In my last post I threatened to list all the things I use in creating my style. I'm going to start with something I'd love but will never have the courage and soul to muster - the "I will do as I damn well please for I am superior to you and all your brethren" look, as modelled by Kate:
Kate is forbidden to sleep on our bed. She doesn't need too - there are two lounges, countless blankets and a few hundred feet of sunny corners at her her immediate disposal. Therefore, in the way of all cats, Kate chooses the one place she can't have and shoots me this look if I attempt negotiations to resettle her.
If you are eagle eyed you might spy, behind Kate, the edge of a very lovely Prada skirt and an excellent vintage Jay Herbert bag, both of which I found in my recent New York foraging.
But back to my ingredients. Well, jewellery. I love it. I buy it at flea markets, pawn shops, antique shops, op shops and eBay. I've found it in Paris, Bordeaux, New York, London, Edinburgh, Melbourne and Sydney. I'll buy silver, gold, nickel, gilt, paste stones, semi-precious gems, diamonds, jet, platinum and lucite. I like it small and dainty or large and oppressive. I have deco and and Edwardian earrings, Victorian and 1970s rings, brooches from the WW2 era and beads from the sixties. I never leave home without a couple of pieces.
That's the left hand side of my dressing table featuring my bead collections.

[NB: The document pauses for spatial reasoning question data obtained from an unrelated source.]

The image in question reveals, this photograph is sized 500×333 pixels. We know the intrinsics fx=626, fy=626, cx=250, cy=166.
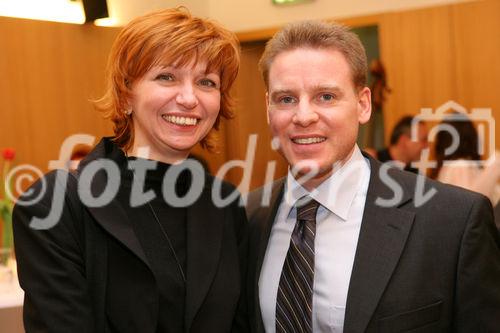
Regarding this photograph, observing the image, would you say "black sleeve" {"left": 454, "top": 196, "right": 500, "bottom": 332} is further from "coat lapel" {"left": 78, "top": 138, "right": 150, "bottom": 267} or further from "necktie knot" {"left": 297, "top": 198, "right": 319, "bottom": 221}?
"coat lapel" {"left": 78, "top": 138, "right": 150, "bottom": 267}

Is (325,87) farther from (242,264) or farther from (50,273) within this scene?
(50,273)

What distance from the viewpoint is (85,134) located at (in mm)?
5297

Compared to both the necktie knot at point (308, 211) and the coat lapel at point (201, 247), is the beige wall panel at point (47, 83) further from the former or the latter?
the necktie knot at point (308, 211)

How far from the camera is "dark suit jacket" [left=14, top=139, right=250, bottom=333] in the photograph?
4.91ft

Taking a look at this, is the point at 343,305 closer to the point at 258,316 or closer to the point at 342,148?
the point at 258,316

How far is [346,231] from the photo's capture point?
173 cm

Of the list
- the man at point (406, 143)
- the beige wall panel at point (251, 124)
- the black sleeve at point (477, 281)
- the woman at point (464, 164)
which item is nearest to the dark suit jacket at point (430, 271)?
the black sleeve at point (477, 281)

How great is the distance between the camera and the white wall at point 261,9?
5672 mm

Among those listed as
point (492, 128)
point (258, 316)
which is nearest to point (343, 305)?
point (258, 316)

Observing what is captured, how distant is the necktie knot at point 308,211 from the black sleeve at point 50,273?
24.6 inches

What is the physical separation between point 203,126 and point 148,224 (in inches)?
13.3

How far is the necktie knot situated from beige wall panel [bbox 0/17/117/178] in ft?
11.6

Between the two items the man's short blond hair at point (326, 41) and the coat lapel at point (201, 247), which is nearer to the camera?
the coat lapel at point (201, 247)

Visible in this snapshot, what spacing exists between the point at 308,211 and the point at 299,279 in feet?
0.67
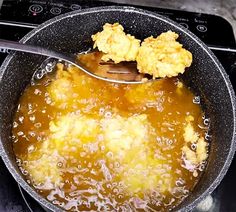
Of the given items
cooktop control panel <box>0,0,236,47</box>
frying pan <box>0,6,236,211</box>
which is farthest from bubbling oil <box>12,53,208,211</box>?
cooktop control panel <box>0,0,236,47</box>

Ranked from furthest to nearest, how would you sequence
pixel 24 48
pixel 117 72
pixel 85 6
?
pixel 85 6, pixel 117 72, pixel 24 48

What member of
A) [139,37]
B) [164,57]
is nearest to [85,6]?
[139,37]

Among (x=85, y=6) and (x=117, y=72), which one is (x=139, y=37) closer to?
(x=117, y=72)

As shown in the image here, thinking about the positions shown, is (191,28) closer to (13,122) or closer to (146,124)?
(146,124)

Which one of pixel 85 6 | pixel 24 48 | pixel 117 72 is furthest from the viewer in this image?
pixel 85 6

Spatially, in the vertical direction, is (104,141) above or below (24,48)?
below

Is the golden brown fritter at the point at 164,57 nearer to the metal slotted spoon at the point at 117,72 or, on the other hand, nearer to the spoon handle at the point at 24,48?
the metal slotted spoon at the point at 117,72

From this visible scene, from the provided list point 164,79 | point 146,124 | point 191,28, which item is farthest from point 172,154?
point 191,28
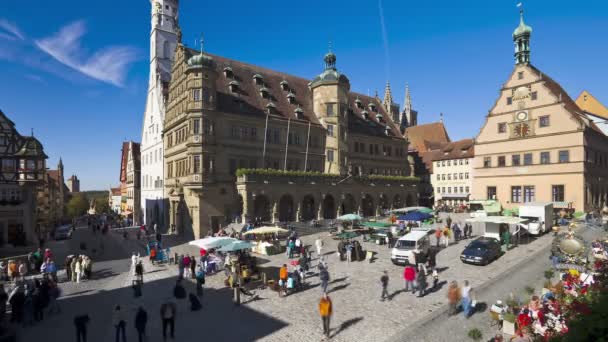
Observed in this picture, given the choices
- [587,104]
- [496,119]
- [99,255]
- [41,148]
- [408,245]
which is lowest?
[99,255]

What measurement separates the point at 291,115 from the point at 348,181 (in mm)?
10994

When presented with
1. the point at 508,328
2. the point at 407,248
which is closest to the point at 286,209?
the point at 407,248

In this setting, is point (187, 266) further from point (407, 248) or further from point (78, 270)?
point (407, 248)

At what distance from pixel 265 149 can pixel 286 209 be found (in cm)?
736

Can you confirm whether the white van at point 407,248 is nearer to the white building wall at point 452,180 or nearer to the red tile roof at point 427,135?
the white building wall at point 452,180

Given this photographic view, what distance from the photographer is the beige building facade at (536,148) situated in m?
43.0

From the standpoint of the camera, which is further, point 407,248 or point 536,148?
point 536,148

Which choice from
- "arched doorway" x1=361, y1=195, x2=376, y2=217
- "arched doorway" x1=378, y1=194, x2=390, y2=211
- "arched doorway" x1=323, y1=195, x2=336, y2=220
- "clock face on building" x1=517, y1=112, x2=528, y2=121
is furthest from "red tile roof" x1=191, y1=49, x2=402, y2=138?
"clock face on building" x1=517, y1=112, x2=528, y2=121

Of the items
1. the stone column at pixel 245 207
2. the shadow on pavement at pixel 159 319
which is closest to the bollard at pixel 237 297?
the shadow on pavement at pixel 159 319

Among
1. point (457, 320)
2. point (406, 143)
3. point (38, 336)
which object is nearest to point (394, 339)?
point (457, 320)

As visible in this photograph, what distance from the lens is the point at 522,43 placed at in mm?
47781

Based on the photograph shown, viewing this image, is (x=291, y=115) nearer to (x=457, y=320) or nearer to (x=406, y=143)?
(x=406, y=143)

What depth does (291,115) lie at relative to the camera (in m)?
45.2

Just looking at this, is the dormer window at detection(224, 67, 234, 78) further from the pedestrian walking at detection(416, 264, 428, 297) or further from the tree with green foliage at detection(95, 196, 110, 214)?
the tree with green foliage at detection(95, 196, 110, 214)
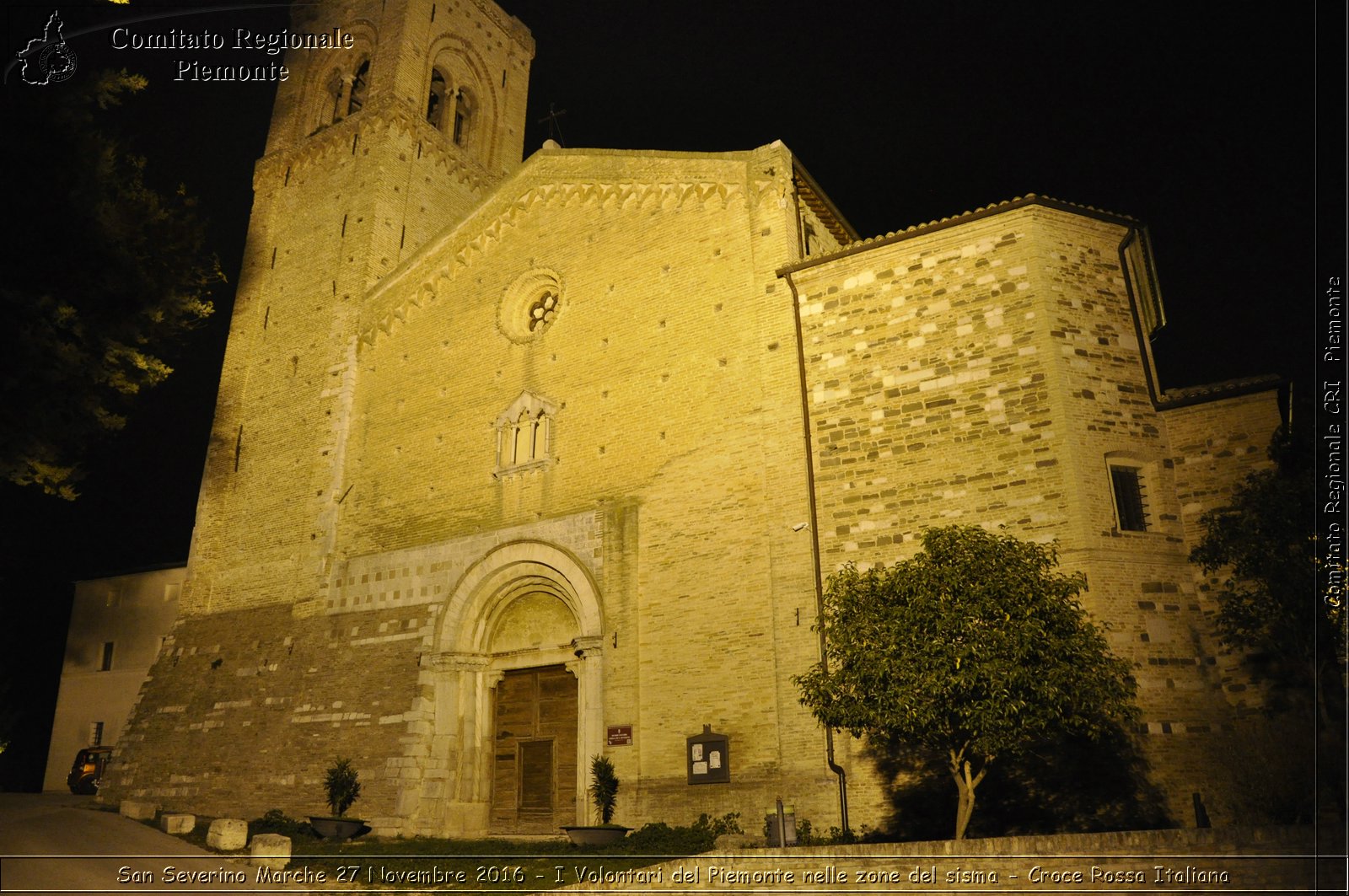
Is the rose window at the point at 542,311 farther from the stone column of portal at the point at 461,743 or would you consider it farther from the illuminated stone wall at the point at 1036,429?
the stone column of portal at the point at 461,743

Another ingredient I love, and have done for years, is handbags. Here are three of my favourites:
Ah, my Chanel girls. I found the brown one in the front at a flea market in Sydney, in its box, complete with dust bag, id card and hologram sticker. Forty dollars, I swear. But that's not the amazing thing - this is (and this still makes me want to hit myself with a something blunt and dangerous): there was a white one, being sold in the same condition - box, card, the lot, by the same person and I LEFT IT BEHIND. I didn't need two, I reasoned.

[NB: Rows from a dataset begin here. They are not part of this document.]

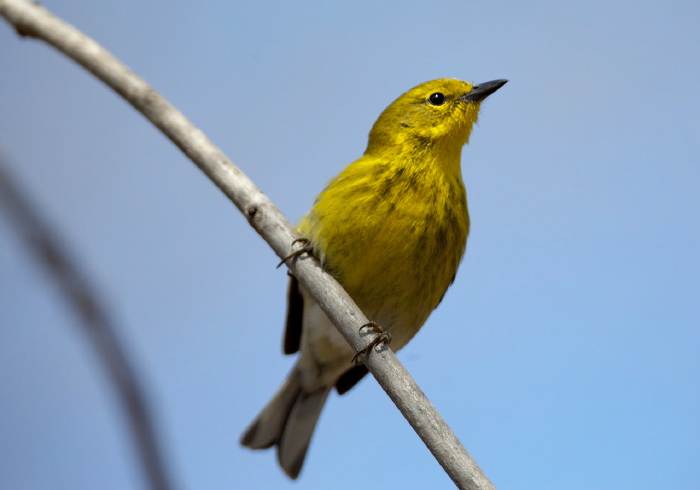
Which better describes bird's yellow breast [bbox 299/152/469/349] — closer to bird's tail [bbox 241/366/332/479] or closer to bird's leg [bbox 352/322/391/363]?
bird's leg [bbox 352/322/391/363]

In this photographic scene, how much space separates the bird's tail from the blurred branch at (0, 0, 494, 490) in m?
2.14

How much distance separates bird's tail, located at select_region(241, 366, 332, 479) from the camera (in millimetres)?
4938

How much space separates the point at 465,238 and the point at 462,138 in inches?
27.1

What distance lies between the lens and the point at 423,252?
3871 mm

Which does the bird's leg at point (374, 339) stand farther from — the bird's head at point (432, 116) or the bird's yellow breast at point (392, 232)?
the bird's head at point (432, 116)

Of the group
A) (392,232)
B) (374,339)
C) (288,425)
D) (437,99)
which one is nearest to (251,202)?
(374,339)

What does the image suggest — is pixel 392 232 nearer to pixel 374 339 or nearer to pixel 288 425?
pixel 374 339

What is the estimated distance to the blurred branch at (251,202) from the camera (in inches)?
100

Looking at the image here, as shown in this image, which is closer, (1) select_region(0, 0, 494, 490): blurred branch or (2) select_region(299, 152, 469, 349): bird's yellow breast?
(1) select_region(0, 0, 494, 490): blurred branch

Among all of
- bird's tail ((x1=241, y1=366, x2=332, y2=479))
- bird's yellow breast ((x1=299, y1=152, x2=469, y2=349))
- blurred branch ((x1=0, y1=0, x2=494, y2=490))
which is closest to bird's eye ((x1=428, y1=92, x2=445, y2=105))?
bird's yellow breast ((x1=299, y1=152, x2=469, y2=349))

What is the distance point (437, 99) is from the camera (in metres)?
4.54

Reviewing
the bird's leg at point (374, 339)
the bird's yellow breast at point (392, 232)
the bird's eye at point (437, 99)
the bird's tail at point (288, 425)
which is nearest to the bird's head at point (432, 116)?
the bird's eye at point (437, 99)

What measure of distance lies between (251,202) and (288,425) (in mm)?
2563

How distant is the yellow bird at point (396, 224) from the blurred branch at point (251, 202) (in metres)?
0.83
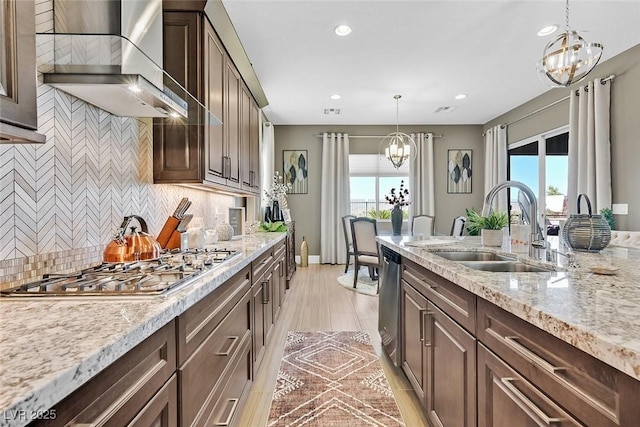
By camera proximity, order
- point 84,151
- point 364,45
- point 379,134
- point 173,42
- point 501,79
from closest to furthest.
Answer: point 84,151
point 173,42
point 364,45
point 501,79
point 379,134

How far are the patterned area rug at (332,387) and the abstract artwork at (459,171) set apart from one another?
15.8 feet

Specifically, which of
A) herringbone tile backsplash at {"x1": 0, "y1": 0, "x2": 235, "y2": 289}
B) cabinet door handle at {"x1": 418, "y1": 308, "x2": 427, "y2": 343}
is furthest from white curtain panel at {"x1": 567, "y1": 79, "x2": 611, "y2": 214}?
herringbone tile backsplash at {"x1": 0, "y1": 0, "x2": 235, "y2": 289}

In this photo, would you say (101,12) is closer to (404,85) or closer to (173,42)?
(173,42)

I still find it hard to talk about it.
The one in the middle is black with a Lucite clasp. $70, authentic, Chanel branding and stamps, found sad and dejected in a pile of fakes at the Bondi markets.

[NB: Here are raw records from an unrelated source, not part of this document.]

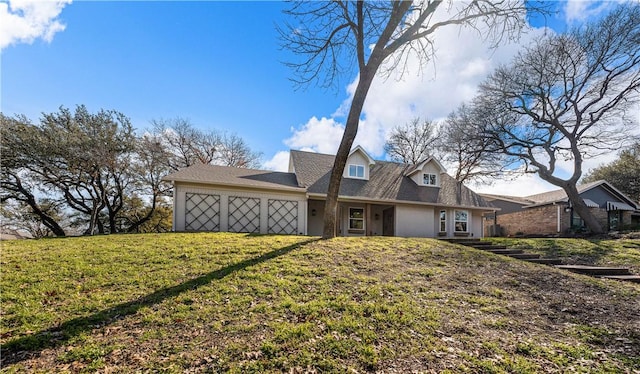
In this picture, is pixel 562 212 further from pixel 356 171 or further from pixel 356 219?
pixel 356 171

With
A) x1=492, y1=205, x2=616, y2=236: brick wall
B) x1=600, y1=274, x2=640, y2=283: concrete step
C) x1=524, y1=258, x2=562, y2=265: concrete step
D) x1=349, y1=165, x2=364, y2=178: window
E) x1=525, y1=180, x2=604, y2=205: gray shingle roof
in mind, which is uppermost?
x1=349, y1=165, x2=364, y2=178: window

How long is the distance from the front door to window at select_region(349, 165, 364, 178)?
273cm

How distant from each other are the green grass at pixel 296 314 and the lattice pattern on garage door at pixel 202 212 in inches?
204

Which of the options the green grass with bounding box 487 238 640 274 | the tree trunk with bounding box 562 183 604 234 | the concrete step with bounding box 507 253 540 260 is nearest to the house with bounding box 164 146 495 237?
the green grass with bounding box 487 238 640 274

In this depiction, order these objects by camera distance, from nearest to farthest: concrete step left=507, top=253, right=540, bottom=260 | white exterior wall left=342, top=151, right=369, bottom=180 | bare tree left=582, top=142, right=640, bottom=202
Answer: concrete step left=507, top=253, right=540, bottom=260, white exterior wall left=342, top=151, right=369, bottom=180, bare tree left=582, top=142, right=640, bottom=202

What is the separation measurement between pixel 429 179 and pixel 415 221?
3.45m

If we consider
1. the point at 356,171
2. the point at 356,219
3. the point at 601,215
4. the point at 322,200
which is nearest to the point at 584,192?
the point at 601,215

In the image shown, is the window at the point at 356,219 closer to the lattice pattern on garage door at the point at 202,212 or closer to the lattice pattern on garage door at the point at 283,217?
the lattice pattern on garage door at the point at 283,217

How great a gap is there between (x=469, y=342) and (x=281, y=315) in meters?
2.86

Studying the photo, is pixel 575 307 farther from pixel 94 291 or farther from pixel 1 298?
pixel 1 298

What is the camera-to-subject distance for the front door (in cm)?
1688

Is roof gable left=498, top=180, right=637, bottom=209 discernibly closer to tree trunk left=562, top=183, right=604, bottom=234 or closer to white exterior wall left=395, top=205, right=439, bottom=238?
tree trunk left=562, top=183, right=604, bottom=234

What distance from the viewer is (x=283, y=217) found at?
1480 cm

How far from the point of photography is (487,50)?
36.6ft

The third on is the jumbo 2.55. A glimpse for now but you will see more of her as this blog progresses.
The other thing I love is perfume. Again my love here is a broad church but I'm particularly keen on old, mysterious complex scents in plain elegant bottles. My two favourites are Jean Scherrer and Patou's 1000. Here's a selection from my dressing table.
You can see Cartier's Pasha scent there too - a bloke's scent crammed with sharp fresh lemon scents that are perfect for the Sydney summer - and Rocha's Femme, a fabulous dusty feminine scent filled with flowers and the fragrances of wood.